Current Use Taxation of Forest Land: Measures of Success

Project Title: 

Vermont Forest Land Current-Use Value Tax Program: Measures of Success

Award Year: 
Paul Sendak
USDA Forest Service, Northern Research Station, New Hampshire
Co-Principal Investigator(s):
Donald Dennis
USDA Forest Service, Northern Research Station, Vermont
Paul Sendak: Current Use Taxation of Forest Land: Measures of Success

Recognizing that property taxation at the typical “highest and best” use can often be an obstacle to forest management and keeping forest land undeveloped, each state in the Northern Forest region has some form of modified property tax assessment for forest land.

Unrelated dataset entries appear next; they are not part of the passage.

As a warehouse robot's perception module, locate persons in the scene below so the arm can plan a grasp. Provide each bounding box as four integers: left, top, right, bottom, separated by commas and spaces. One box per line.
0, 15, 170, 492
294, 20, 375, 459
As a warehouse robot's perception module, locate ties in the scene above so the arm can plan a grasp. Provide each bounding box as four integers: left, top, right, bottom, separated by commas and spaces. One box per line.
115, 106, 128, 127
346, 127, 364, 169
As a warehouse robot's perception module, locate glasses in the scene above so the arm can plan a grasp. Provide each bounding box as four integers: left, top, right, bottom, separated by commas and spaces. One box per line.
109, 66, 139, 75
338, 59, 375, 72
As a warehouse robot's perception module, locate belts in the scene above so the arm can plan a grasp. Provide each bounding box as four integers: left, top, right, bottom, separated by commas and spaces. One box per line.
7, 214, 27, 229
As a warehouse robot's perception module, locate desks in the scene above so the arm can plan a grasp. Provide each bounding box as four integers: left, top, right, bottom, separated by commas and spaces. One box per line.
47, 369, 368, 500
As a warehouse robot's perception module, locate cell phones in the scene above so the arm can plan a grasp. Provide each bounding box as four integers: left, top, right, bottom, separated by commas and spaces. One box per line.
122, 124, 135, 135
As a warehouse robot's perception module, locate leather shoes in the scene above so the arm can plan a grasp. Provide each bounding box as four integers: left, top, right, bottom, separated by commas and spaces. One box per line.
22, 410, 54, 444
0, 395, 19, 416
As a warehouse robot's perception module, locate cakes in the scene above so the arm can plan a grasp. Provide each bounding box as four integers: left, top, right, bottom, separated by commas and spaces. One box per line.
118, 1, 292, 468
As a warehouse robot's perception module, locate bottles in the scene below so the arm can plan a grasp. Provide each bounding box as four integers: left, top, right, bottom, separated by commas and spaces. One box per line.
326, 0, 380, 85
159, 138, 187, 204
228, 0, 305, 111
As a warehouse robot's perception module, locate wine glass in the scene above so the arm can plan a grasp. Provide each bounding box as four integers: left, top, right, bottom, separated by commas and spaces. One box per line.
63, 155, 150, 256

Current use taxation of forest land slows the rate of conversion from forest to development by keeping property taxes compatible with the productive capacity of the land.

Vermont’s use value appraisal (UVA) program has been in operation since 1977. To measure its success in achieving its stated goals of improving forest management and protecting the natural ecosystem, NSRC researchers compared properties enrolled in use value appraisal to eligible properties not enrolled. They analyzed 1983 and 1997 forest inventory data provided by the U.S. Forest Service.

On properties that were recently harvested (between 1983 and 1997), forest land in use value appraisal had significantly larger trees and greater volumes per acre prior to harvest. In addition, the grade or quality of white pine on UVA properties was considerably higher than on non-UVA properties. These results are encouraging in that they show measurable benefits to forest management under use value appraisal.